Tottenham will be perfectly happy with their underdog status, though. After all, they weren’t supposed to get past Manchester City in the quarter-finals. And, trailing 3-0 on aggregate at half-time of the second leg, the Johan Cruyff Arena shaking as the release valve on 25 years of pent-up frustration squeaked ajar, Spurs weren’t supposed to upset Ajax, either.
But, without their best player, without making a first-team signing in 18 months, and up against a team that, while youthful, possesses generational talents who will surely go on to define the game’s next decade, Tottenham pulled it off.
Lucas Moura, the last new arrival into the club, signed from Paris Saint-Germain way back in January 2018, was the hero on the night, providing thrust, penetration and all three goals. But if this triumph was the work of one man, Pochettino was unquestionably its architect.
In the tactical context of the comeback against Ajax, Spurs strayed from what has taken them so far in the last five years.
Outplayed for the first 135 minutes of the tie, their customary high-pressing, short-passing, line-slicing style was eschewed for a more direct approach; rather than continue to fight a midfield battle they were unlikely to win, Tottenham bypassed the middle of the park altogether, time and again going long to target man Fernando Llorente, a second-half substitute, and allowing Moura, Son Heung-min and Dele Alli to scrap for second balls.
Evidently, as Llorente won 13 aerial duels and Moura hit three goals, it worked. But while pragmatic tactics aided Spurs’ recovery, as coy as it may sound, their place in the Champions League final is a result of the collective spirit and will that Pochettino has fostered.
Five minutes of stoppage time had elapsed when Moura swept home to complete the unlikely turnaround, sending Tottenham through on away goals.
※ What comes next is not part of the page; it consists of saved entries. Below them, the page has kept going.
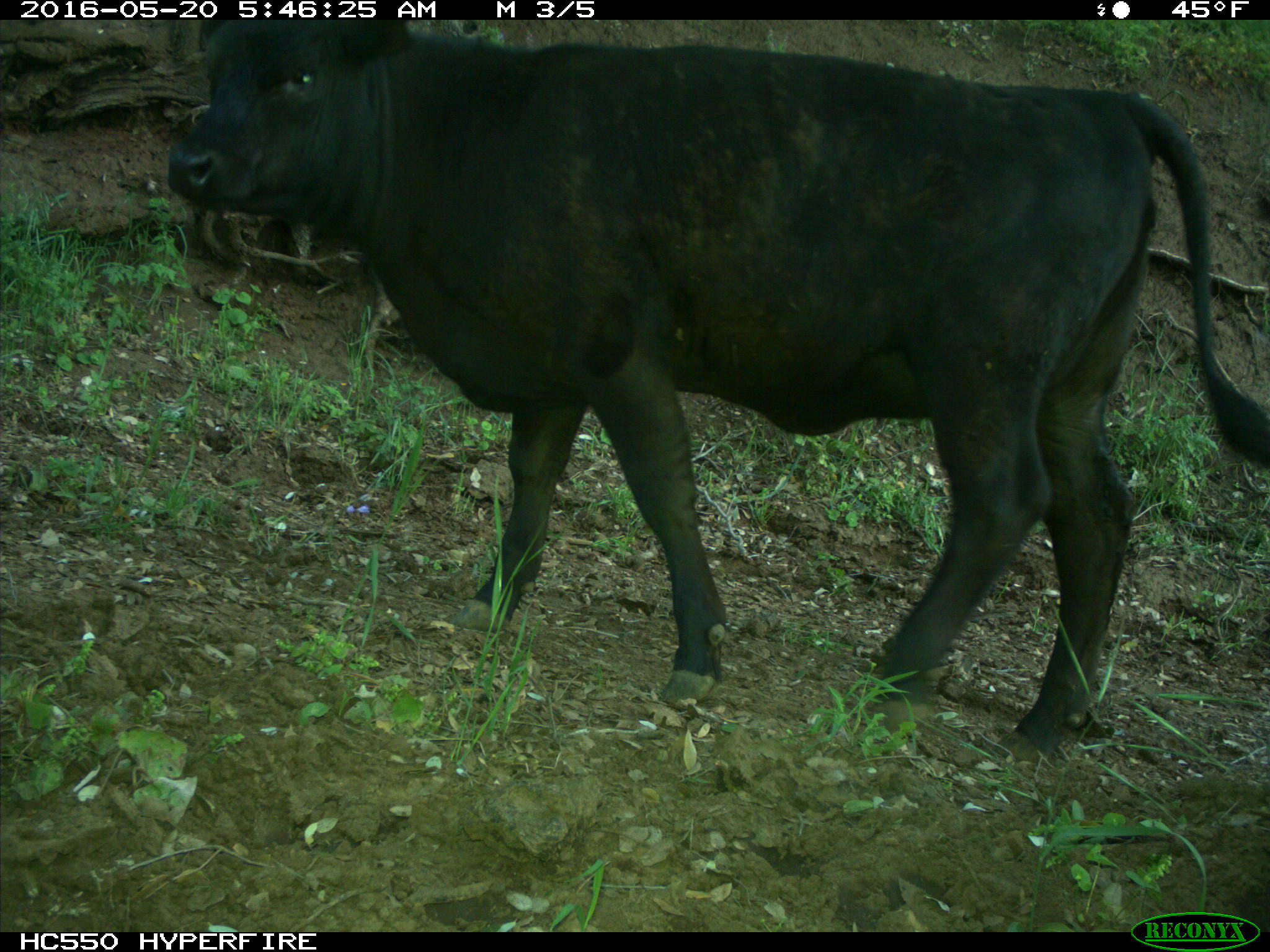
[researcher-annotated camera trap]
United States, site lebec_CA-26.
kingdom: Animalia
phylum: Chordata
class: Mammalia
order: Artiodactyla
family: Bovidae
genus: Bos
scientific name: Bos taurus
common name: domestic cow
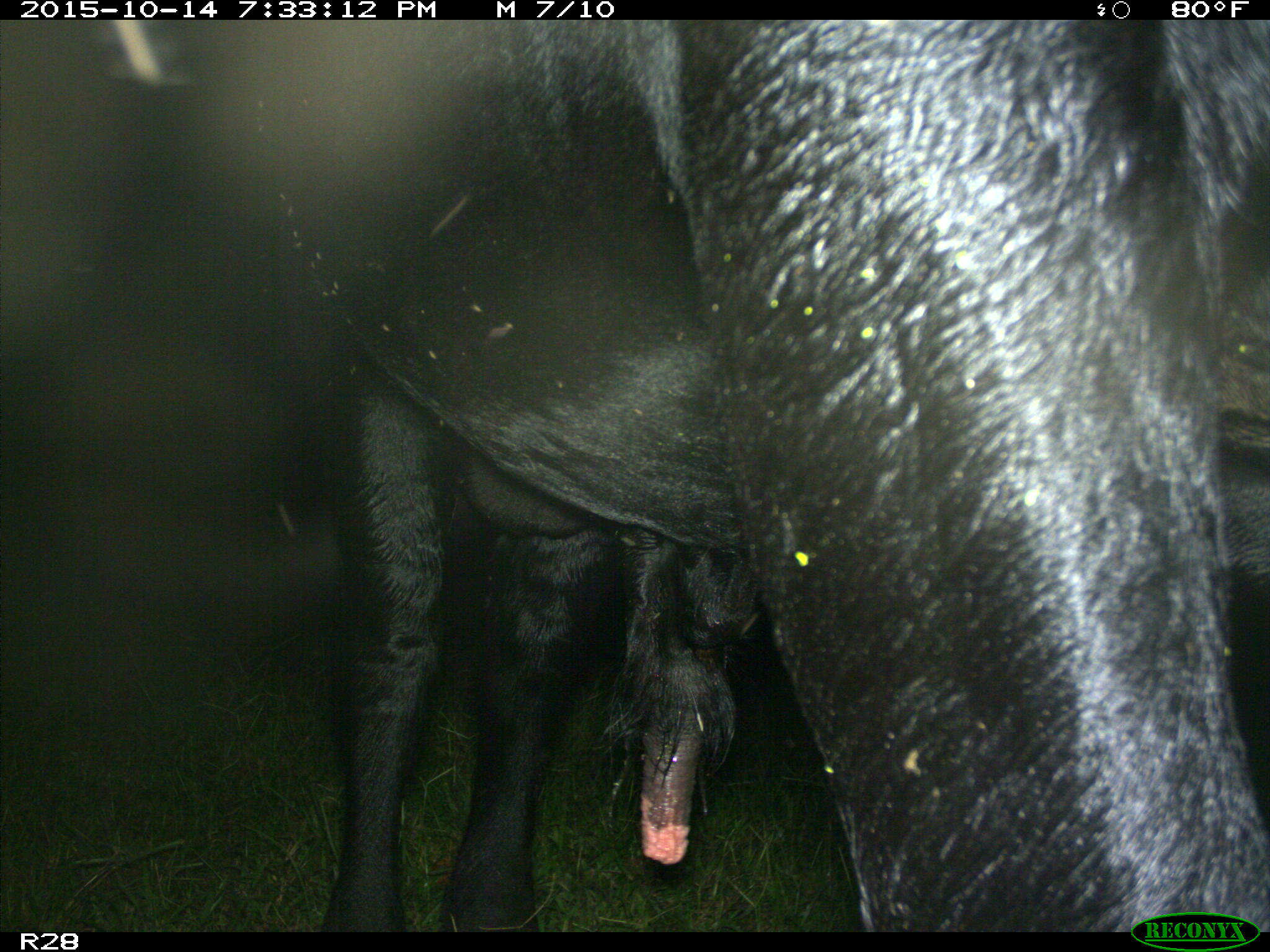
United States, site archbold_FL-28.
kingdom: Animalia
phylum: Chordata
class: Mammalia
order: Artiodactyla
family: Bovidae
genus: Bos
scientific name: Bos taurus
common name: domestic cow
They had ridden their luck, with the outstanding Hakim Ziyech twice threatening to double his personal tally for the evening and put the tie beyond the visitors.
Heads momentarily dropped when Spurs squandered what looked likely to be their last attack, deep into added time. But through their refusal to quit, their yearning to manifest one more opportunity, they fought on. And when their chance came, Moura was precise.
With the last-minute, VAR-denied Raheem Sterling goal at the Etihad, and now the latest of late winners against Ajax, Tottenham’s Champions League run has swung on split-seconds, emerging from the kind of blink-and-you-miss-it moments of beautiful chaos unique to football to live on.
But Tottenham’s presence in the final is a victory for the slow-burners. It is vindication for Pochettino’s methods, his belief that true, sustainable growth takes time. Win or lose again Liverpool at Atlético Madrid’s magnificent Wanda Metropolitano stadium on June 1, though, the Champions league final should be considered Pochettino’s crowning glory.
Spurs, with their positive net spent and sixth-highest wage bill in the Premier League, will again finish inside the top four, securing a return to Europe’s top table for next season, and they have done so while delivering the dream cup run, in the dream cup.
Pep Guardiola has done wonderful things with Manchester City; he has spent big but, with the football they play and the titles they’ve won, he’s delivered big. And the way Klopp has rebuilt Liverpool into a force feared around Europe deserves immense credit.
But Pochettino now demands equal billing. He belongs in the highest echelon of the game’s elite managers.
Almost five years into his time in charge of Spurs, as many of his critics have revelled in pointing out, he has not yet claimed a trophy. Some said he’d have to go to Spain, to Madrid, to fulfil his ambition of competing for Europe’s biggest prizes.
In three weeks’ time he’ll do just that, but he’ll be taking Tottenham with him.